> REQUIRED WORK: Make an exact copy of the entries below, with all images left out.

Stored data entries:

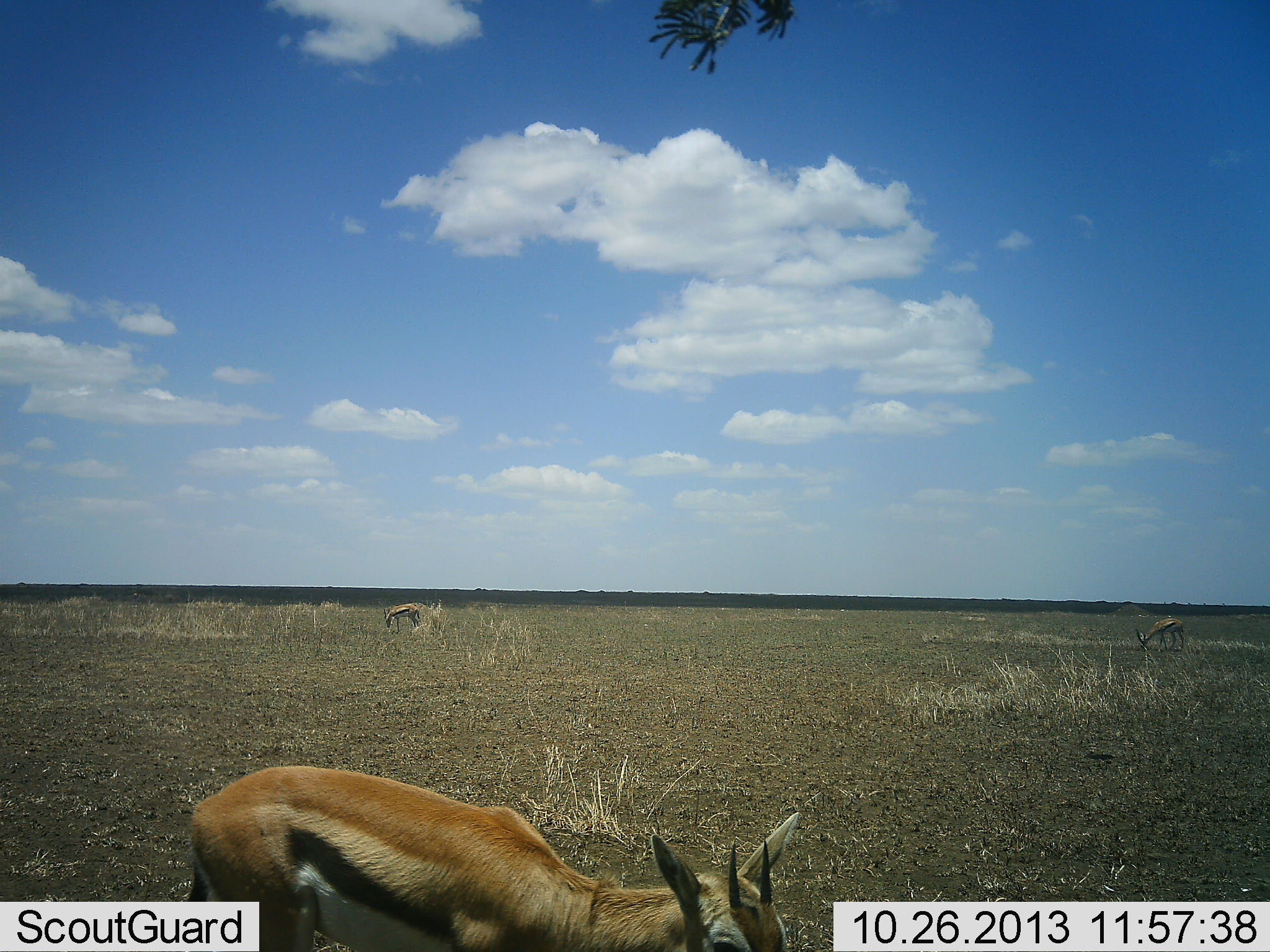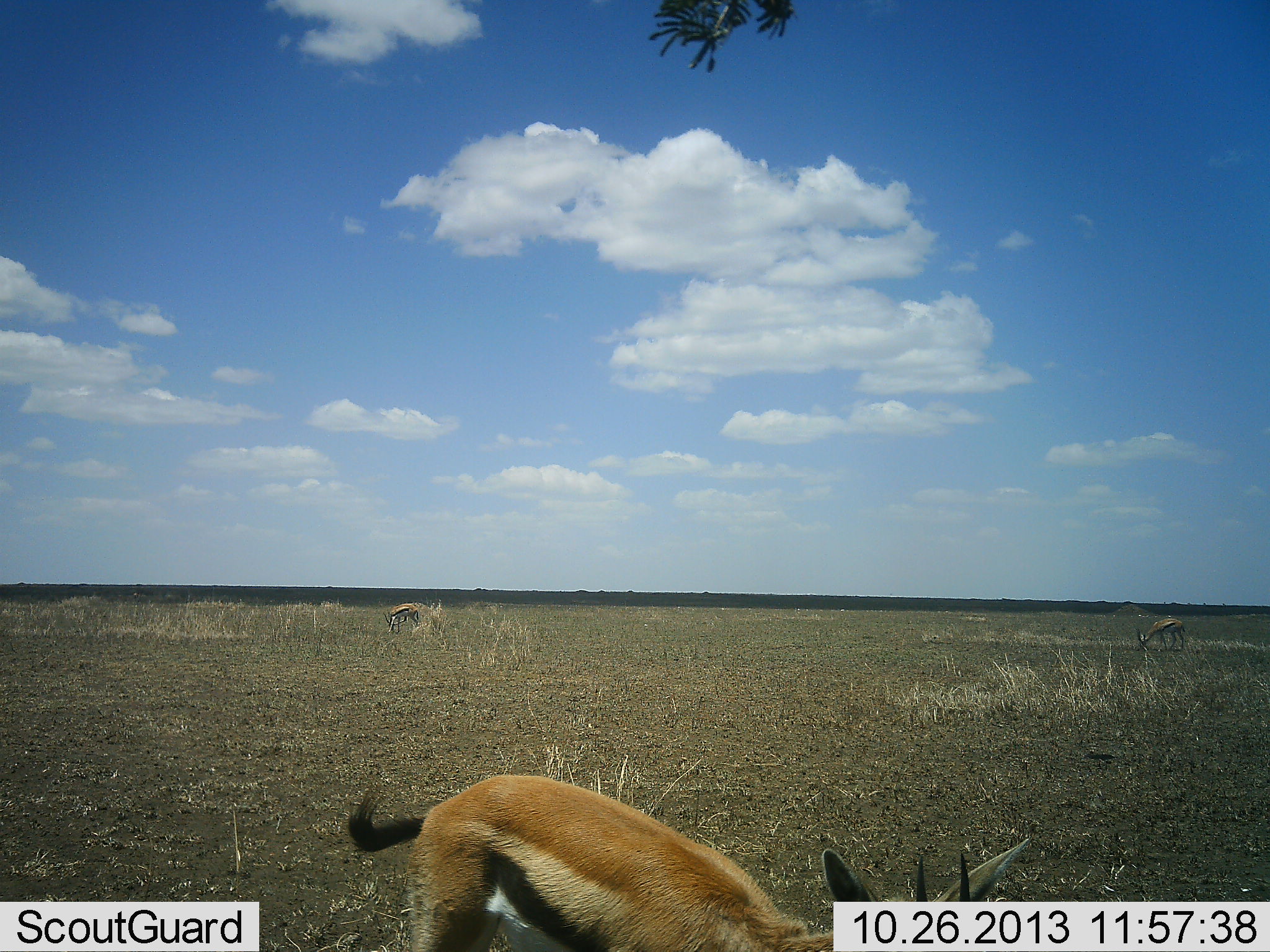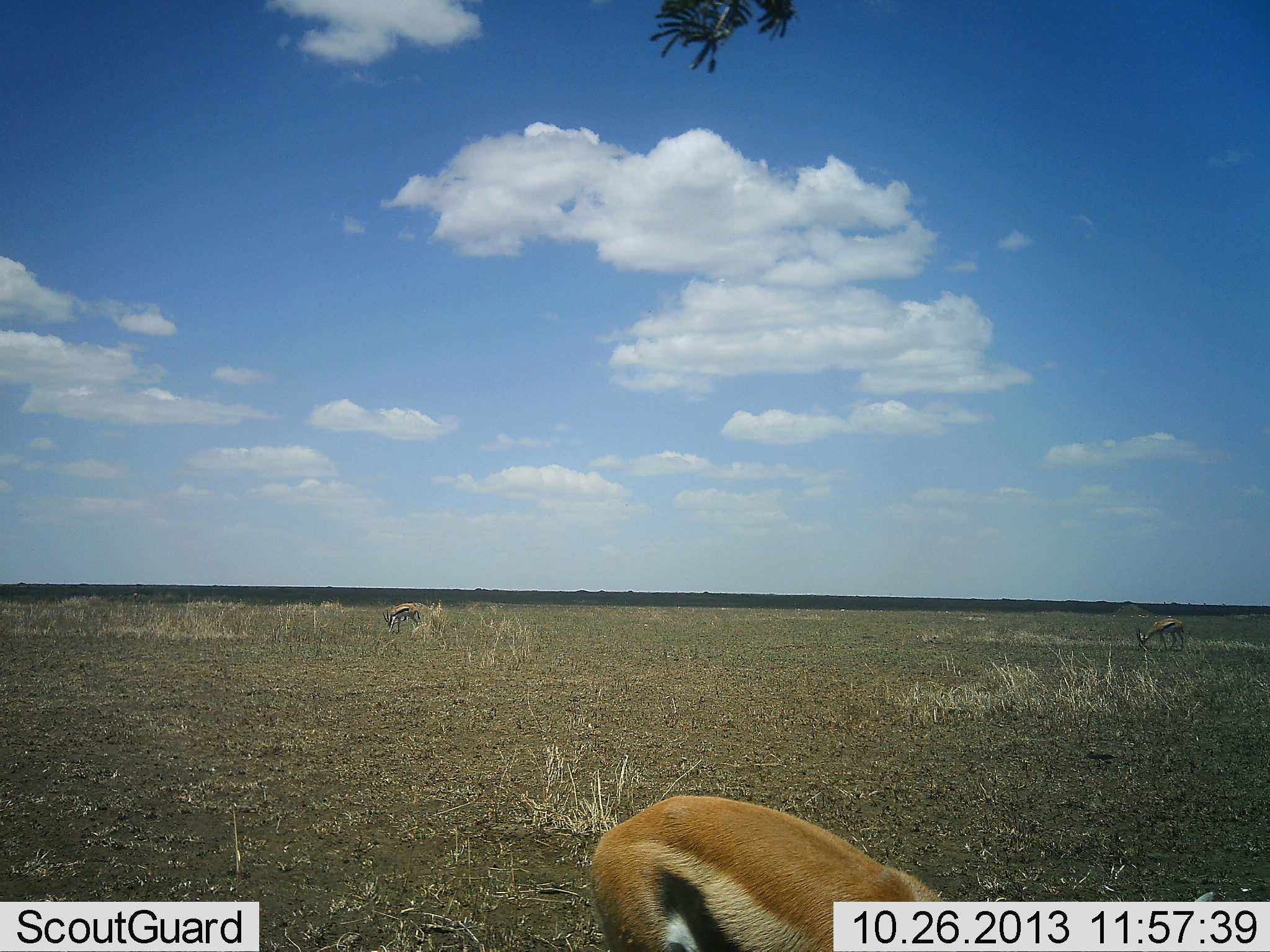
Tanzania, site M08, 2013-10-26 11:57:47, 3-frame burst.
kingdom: Animalia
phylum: Chordata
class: Mammalia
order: Artiodactyla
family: Bovidae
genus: Eudorcas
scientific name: Eudorcas thomsonii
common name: thomson's gazelle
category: gazellethomsons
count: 3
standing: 38%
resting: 0%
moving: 50%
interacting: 0%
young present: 0%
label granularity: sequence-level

> SOLUTION FOR THIS TASK:
Tanzania, site M08, 2013-10-26 11:57:47, 3-frame burst.
kingdom: Animalia
phylum: Chordata
class: Mammalia
order: Artiodactyla
family: Bovidae
genus: Eudorcas
scientific name: Eudorcas thomsonii
common name: thomson's gazelle
category: gazellethomsons
count: 3
standing: 38%
resting: 0%
moving: 50%
interacting: 0%
young present: 0%
label granularity: sequence-level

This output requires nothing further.